Fortunately, a number of Lawrence residents seem to be waking up to the realization the city needs to do a far better job of planning for the future.
A few years ago, many residents were involved in the Horizon 2020 plan, which was supposed to provide a blueprint for how the city should accommodate its expected growth. It was a nice-sounding project and it got many local residents involved, but it was almost out of date by the time all parties signed off on the plan.
Although few will admit it, the city has been taking a Band-Aid approach to planning rather than looking at the true major needs of the city in the next 25 to 50 years. There hasn't been the vision and courage to call for specific action and to think further into the future.
The Horizon 2020 process was more of an effort to make as many people as comfortable as possible. Because of that, politics, personal likes and dislikes and an attitude of "I'll scratch your back if you scratch mine" played too great a role. Hammering out a bold, visionary plan for the future is not designed to make friends.
The town hall meeting process of Horizon 2020 is not the best way to approach the task. It will not get done with a "select" committee of 500 well-intentioned local residents.
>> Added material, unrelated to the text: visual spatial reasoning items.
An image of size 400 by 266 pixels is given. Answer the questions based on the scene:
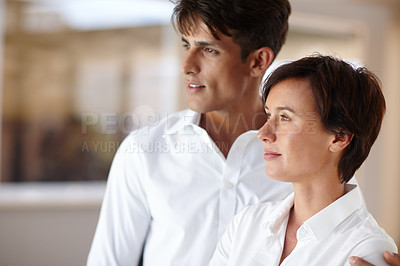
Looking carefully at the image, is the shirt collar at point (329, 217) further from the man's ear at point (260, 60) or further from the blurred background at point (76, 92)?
the blurred background at point (76, 92)

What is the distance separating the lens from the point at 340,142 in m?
1.18

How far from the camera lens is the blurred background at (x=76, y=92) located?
115 inches

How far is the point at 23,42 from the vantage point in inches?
119

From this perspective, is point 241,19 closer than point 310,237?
No

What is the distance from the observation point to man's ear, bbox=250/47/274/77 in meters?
1.54

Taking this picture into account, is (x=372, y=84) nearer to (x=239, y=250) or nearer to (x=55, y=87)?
(x=239, y=250)

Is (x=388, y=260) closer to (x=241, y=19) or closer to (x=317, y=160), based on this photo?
(x=317, y=160)

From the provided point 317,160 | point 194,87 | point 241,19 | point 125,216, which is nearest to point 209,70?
point 194,87

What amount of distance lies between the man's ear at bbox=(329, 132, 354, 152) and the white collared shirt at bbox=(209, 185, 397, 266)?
126mm

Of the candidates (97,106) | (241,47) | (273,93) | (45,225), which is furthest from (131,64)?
(273,93)

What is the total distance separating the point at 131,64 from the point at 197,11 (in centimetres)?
195

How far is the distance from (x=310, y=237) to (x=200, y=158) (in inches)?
18.8

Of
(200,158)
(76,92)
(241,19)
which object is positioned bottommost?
(200,158)

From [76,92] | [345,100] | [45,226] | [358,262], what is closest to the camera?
[358,262]
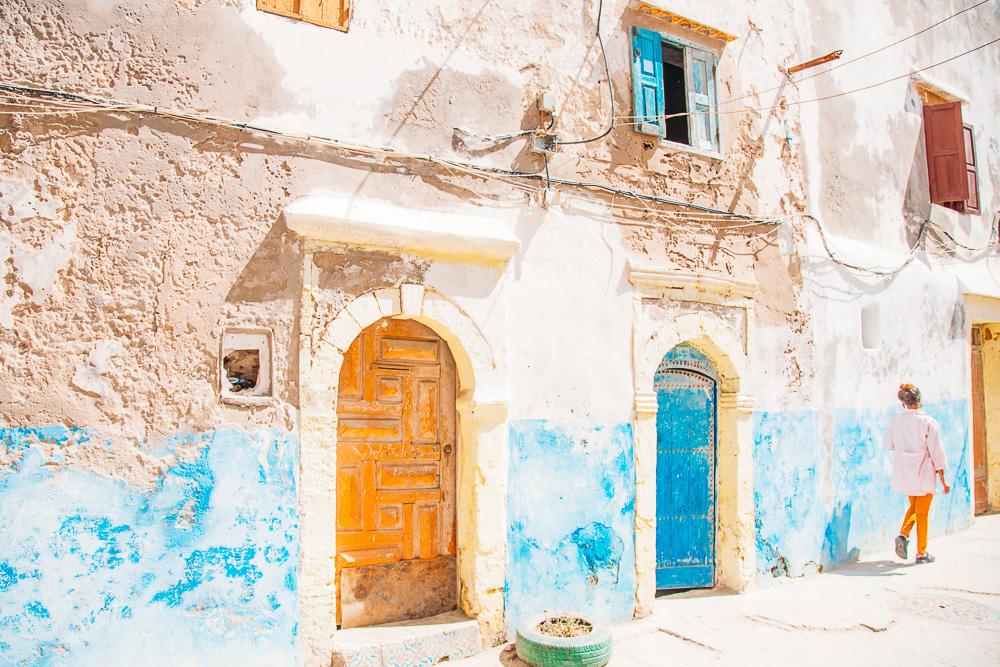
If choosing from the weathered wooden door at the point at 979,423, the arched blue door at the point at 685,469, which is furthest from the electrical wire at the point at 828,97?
the weathered wooden door at the point at 979,423

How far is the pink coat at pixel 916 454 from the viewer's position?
7.11 metres

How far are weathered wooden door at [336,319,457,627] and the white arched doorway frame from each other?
5.33 feet

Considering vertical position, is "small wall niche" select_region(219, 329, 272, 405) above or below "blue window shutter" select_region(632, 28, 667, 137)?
below

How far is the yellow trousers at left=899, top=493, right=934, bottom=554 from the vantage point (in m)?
7.19

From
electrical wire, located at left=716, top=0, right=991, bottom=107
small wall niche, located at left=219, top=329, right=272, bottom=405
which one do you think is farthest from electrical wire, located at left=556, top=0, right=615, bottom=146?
small wall niche, located at left=219, top=329, right=272, bottom=405

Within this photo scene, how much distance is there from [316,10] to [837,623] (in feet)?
19.4

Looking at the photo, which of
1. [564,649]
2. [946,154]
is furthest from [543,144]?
[946,154]

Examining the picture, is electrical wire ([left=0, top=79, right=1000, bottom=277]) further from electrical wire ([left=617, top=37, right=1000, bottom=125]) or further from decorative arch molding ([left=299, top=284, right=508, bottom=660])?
decorative arch molding ([left=299, top=284, right=508, bottom=660])

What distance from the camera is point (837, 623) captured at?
5695mm

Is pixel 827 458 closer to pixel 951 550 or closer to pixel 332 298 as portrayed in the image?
pixel 951 550

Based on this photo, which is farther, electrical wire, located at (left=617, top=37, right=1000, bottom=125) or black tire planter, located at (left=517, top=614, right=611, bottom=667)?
electrical wire, located at (left=617, top=37, right=1000, bottom=125)

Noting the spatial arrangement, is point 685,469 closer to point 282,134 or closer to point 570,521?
point 570,521

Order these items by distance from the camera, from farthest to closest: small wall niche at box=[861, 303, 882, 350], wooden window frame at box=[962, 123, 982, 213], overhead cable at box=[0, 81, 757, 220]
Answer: wooden window frame at box=[962, 123, 982, 213], small wall niche at box=[861, 303, 882, 350], overhead cable at box=[0, 81, 757, 220]

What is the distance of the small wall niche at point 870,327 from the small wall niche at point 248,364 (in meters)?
6.52
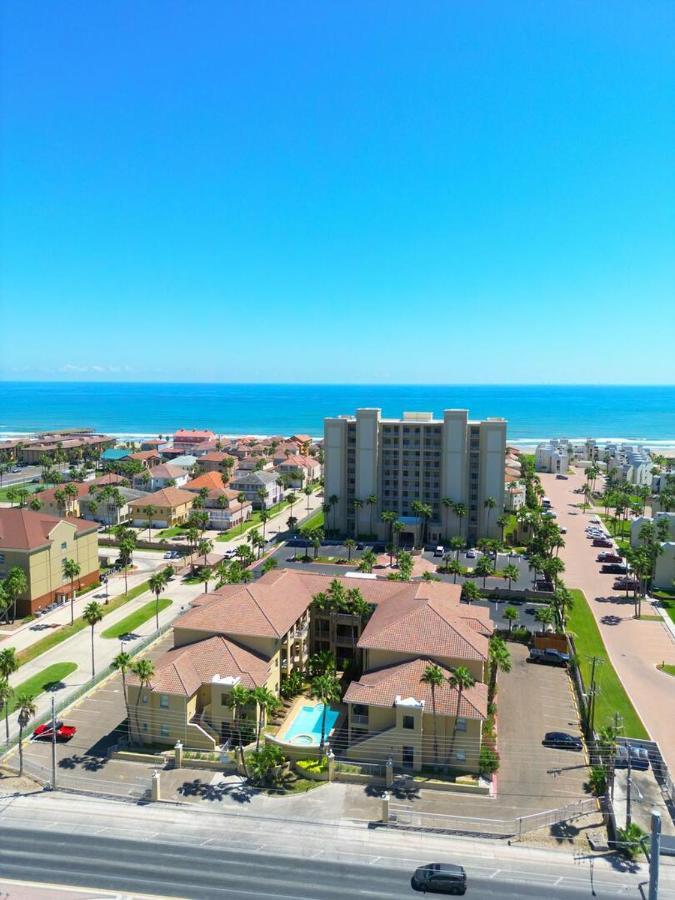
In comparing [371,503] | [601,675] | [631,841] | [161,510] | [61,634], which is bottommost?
[61,634]

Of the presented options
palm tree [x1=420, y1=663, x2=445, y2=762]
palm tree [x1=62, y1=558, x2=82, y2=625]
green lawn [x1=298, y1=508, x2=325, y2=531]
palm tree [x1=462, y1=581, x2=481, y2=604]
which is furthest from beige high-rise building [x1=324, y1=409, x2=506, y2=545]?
palm tree [x1=420, y1=663, x2=445, y2=762]

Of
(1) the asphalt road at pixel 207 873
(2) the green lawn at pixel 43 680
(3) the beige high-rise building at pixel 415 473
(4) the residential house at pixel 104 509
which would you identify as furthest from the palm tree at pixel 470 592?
(4) the residential house at pixel 104 509

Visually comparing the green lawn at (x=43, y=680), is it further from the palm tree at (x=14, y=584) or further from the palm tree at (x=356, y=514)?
the palm tree at (x=356, y=514)

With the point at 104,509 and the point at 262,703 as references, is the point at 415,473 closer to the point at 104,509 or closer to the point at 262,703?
the point at 104,509

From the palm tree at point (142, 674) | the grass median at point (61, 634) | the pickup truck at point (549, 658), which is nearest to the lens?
the palm tree at point (142, 674)

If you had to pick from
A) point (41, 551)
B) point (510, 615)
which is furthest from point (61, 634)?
point (510, 615)

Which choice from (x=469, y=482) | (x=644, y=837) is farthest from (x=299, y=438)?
(x=644, y=837)

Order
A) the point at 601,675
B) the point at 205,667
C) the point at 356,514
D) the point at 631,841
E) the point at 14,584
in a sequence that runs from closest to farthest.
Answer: the point at 631,841 < the point at 205,667 < the point at 601,675 < the point at 14,584 < the point at 356,514
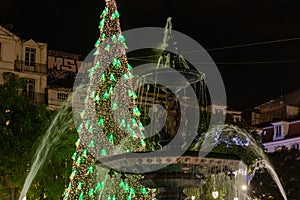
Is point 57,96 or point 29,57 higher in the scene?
point 29,57

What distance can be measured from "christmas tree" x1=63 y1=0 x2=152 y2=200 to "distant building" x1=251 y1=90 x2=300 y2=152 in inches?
1456

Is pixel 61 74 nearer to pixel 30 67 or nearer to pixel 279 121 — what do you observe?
pixel 30 67

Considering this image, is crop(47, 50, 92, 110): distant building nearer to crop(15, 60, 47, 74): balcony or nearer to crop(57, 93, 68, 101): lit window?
crop(57, 93, 68, 101): lit window

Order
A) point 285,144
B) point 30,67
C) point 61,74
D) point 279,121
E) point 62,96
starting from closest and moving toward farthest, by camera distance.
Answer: point 30,67, point 62,96, point 61,74, point 285,144, point 279,121

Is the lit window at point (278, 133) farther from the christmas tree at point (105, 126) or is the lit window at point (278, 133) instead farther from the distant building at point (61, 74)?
the christmas tree at point (105, 126)

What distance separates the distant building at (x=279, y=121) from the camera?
227 feet

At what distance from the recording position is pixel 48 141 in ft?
116

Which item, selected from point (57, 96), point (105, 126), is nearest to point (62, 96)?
point (57, 96)

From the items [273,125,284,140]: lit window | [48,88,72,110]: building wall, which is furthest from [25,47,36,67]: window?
[273,125,284,140]: lit window

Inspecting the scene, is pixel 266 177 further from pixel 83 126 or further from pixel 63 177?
pixel 83 126

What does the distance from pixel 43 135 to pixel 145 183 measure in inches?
774

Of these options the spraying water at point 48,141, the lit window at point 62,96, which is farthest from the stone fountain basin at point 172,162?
the lit window at point 62,96

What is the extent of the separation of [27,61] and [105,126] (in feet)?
85.4

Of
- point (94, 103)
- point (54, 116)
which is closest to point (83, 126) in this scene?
point (94, 103)
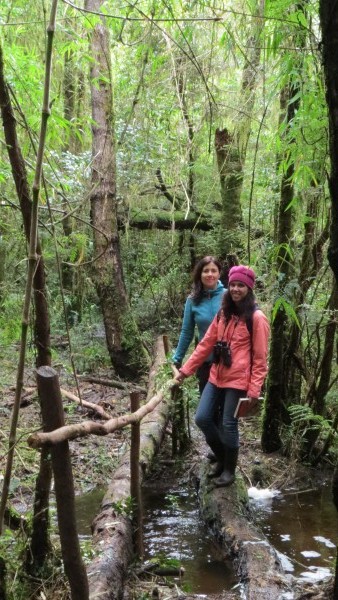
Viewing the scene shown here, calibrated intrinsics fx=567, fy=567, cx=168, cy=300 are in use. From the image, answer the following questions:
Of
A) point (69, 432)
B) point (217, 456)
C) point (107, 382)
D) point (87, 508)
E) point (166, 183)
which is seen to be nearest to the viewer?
point (69, 432)

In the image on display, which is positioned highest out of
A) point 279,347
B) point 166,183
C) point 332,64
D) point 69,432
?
point 166,183

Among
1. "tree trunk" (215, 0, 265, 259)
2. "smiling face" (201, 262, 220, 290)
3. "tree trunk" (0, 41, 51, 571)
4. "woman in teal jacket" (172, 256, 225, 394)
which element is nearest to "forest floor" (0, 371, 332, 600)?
"woman in teal jacket" (172, 256, 225, 394)

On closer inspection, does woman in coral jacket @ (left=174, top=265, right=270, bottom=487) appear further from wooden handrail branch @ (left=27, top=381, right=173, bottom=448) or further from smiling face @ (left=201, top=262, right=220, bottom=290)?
wooden handrail branch @ (left=27, top=381, right=173, bottom=448)

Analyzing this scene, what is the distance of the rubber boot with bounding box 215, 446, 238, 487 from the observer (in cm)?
537

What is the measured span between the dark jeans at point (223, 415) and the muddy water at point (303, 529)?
35.9 inches

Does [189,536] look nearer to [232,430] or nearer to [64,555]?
[232,430]

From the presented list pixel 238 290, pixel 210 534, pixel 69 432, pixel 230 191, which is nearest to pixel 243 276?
pixel 238 290

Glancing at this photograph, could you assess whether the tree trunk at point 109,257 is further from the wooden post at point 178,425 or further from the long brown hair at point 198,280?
the long brown hair at point 198,280

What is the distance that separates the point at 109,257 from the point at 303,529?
21.9ft

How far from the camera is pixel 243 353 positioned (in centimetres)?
508

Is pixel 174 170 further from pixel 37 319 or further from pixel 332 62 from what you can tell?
pixel 332 62

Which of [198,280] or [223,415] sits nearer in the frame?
[223,415]

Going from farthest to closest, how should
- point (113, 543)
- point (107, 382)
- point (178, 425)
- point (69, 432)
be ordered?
1. point (107, 382)
2. point (178, 425)
3. point (113, 543)
4. point (69, 432)

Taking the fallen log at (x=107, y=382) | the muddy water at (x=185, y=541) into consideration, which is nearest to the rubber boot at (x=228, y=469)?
the muddy water at (x=185, y=541)
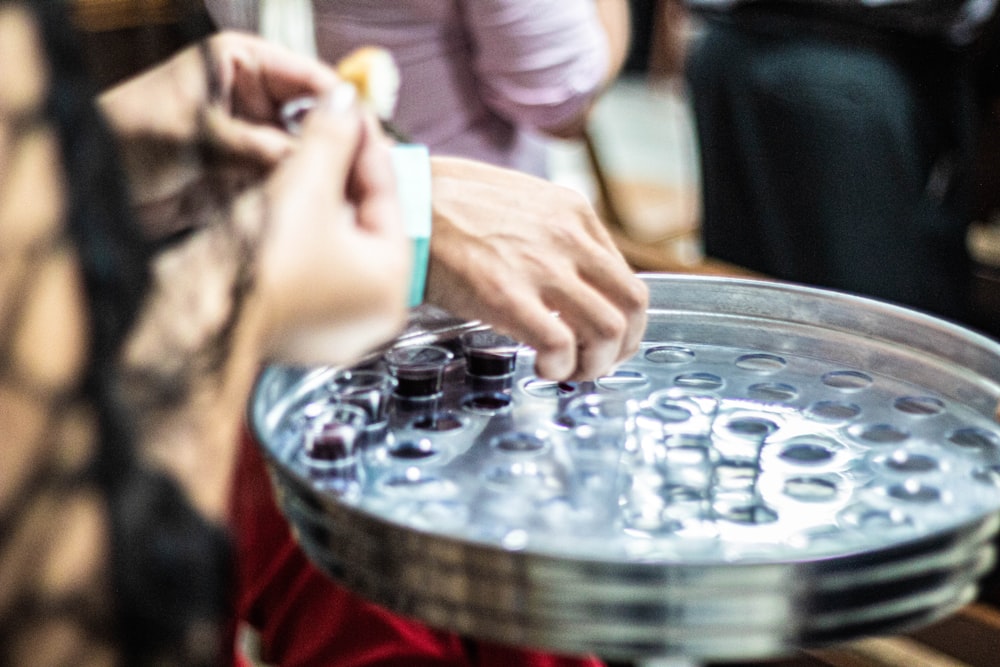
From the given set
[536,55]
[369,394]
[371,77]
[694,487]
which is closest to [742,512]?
[694,487]

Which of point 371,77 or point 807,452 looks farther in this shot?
point 371,77

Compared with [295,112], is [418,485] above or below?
below

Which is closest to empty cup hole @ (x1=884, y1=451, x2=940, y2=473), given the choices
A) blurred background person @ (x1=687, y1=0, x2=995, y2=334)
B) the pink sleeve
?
the pink sleeve

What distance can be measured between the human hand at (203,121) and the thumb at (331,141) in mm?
40

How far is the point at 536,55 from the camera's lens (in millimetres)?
1154

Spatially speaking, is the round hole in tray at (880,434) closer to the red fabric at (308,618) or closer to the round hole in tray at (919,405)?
the round hole in tray at (919,405)

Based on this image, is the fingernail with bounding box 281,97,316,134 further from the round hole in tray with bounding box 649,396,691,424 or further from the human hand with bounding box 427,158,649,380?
the round hole in tray with bounding box 649,396,691,424

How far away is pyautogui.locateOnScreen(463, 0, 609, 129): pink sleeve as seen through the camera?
3.67ft

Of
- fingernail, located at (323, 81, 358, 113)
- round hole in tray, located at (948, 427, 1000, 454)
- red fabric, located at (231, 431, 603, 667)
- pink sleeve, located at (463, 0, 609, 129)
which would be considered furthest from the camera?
pink sleeve, located at (463, 0, 609, 129)

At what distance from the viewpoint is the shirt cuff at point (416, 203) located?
68 centimetres

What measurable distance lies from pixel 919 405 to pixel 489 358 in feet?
0.87

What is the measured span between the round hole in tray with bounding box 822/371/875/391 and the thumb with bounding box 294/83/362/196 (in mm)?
348

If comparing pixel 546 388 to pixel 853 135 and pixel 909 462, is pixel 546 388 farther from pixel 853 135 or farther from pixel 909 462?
pixel 853 135

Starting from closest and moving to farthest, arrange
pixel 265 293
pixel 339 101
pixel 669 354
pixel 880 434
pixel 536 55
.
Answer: pixel 265 293
pixel 339 101
pixel 880 434
pixel 669 354
pixel 536 55
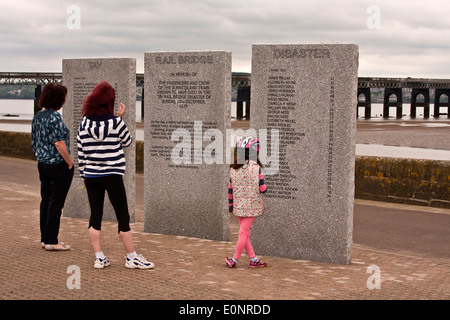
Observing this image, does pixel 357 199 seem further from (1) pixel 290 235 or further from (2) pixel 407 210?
(1) pixel 290 235

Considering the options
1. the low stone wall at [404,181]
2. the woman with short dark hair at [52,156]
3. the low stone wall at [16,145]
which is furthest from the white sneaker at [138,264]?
the low stone wall at [16,145]

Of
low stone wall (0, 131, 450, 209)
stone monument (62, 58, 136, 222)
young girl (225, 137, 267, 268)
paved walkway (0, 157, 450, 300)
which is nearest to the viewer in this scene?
paved walkway (0, 157, 450, 300)

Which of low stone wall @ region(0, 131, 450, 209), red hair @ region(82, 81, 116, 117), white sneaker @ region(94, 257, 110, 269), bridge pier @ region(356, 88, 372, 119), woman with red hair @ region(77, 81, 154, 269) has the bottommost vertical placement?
white sneaker @ region(94, 257, 110, 269)

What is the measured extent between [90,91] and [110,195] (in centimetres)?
388

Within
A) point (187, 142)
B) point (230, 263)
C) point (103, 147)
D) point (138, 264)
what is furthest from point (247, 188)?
point (187, 142)

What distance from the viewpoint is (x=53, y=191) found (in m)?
8.07

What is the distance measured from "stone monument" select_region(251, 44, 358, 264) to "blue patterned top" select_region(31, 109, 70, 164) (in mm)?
2258

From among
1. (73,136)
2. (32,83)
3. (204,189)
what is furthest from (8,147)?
(32,83)

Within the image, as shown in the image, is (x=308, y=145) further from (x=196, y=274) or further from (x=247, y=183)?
(x=196, y=274)

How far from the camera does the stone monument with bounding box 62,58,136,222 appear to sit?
10172 millimetres

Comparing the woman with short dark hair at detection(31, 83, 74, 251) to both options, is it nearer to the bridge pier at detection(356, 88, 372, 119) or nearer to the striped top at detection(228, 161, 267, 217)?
the striped top at detection(228, 161, 267, 217)

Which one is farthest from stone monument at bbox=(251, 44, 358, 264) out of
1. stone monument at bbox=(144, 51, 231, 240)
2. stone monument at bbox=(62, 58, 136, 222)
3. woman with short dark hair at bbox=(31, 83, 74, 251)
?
stone monument at bbox=(62, 58, 136, 222)

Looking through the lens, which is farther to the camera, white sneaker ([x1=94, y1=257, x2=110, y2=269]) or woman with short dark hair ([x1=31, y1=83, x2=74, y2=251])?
woman with short dark hair ([x1=31, y1=83, x2=74, y2=251])

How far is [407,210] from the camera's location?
11555 mm
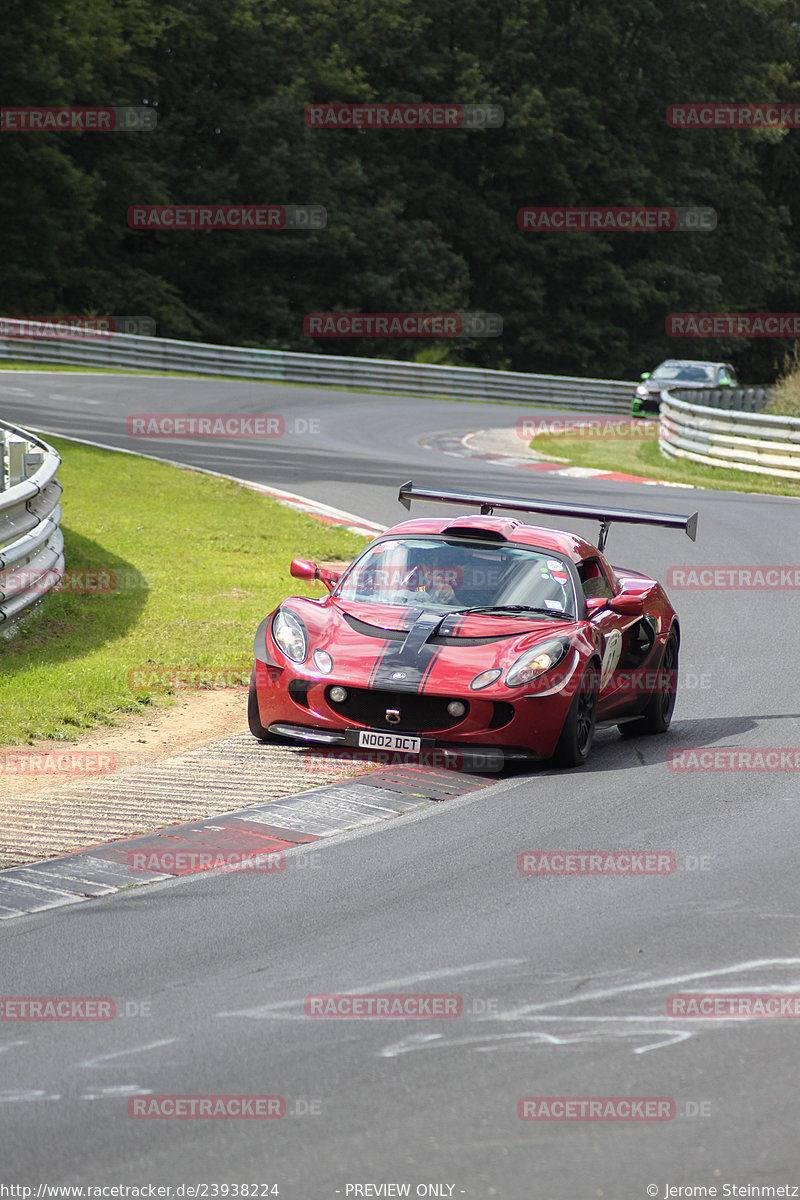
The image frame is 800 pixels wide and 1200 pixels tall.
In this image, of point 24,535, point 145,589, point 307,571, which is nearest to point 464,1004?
point 307,571

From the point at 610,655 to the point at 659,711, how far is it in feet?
2.08

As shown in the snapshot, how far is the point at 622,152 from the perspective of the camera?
2392 inches

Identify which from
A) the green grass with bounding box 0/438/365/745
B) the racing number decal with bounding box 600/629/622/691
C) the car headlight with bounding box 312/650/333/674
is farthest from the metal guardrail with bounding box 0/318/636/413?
the car headlight with bounding box 312/650/333/674

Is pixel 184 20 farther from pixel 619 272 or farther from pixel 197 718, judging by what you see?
pixel 197 718

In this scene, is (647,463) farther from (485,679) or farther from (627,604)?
(485,679)

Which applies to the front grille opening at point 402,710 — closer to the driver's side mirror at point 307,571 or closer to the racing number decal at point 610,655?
the racing number decal at point 610,655

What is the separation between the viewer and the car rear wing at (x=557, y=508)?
9.94 meters

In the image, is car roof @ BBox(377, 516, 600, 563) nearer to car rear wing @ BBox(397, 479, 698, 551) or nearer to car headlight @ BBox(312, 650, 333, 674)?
car rear wing @ BBox(397, 479, 698, 551)

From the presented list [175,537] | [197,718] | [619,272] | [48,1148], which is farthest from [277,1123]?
[619,272]

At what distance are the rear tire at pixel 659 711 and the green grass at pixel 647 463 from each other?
A: 15011 mm

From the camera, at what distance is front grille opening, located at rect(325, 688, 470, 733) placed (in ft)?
28.2

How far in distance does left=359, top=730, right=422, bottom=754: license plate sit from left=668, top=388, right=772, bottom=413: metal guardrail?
78.8 ft

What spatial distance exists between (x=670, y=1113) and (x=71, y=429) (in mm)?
23202

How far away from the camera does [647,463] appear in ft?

What is needed is a small group of people, maybe 10, but not more than 15, who would have the task of formulating a growth blueprint. This group would be made up of individuals who merit the respect of the community, are truly interested in what is best for Lawrence and who have courage and vision.
This isn't a committee of city and county commissioners and school board members. This body should set up a process in which they hear the ideas and wishes of all interested parties: the city, the county, the school district and the Lawrence Chamber of Commerce, but also neighborhood associations, downtown merchants, rural residents and university officials.
They also should hear from those who project population trends, as well as those interested in recreation and park facilities, traffic issues, police and fire department needs and many other topics.
Representatives of such groups would be invited to appear before the 10- to 15-member body and make their case. The committee would study all presentations, seek the advice of professionals in various fields and then make a presentation to city, county and school officials.
This isn't an exercise to try to make everyone feel good but rather an opportunity to show the leadership, vision and courage to make Lawrence and Douglas County a true leader, setting an example of how to plan for the future.
It is hoped the present discussion about growth and how Lawrence and Douglas County will deal with this fortunate situation will not be bogged down by partisan, political, special interests and political give-and-take.
Lawrence deserves better, and someone needs to step up and take a leadership role in this vital process.
Like Kansas University, Lawrence and Douglas County appear to be perched on an important brink. The university can either take the necessary actions now to boost the school to greater academic excellence or it can join the vast number of average or mediocre state universities. Lawrence and Douglas County can plan boldly and look to the future or they can settle for what is most comfortable, easiest and least controversial, and continue to deal with future growth challenges in a patchwork fashion.
The opportunity to plan for greatness, to make the decisions today that will pay dividends for the city and its residents for years to come, is here today.
The city and county should not miss this rare opportunity to plan for a very special future.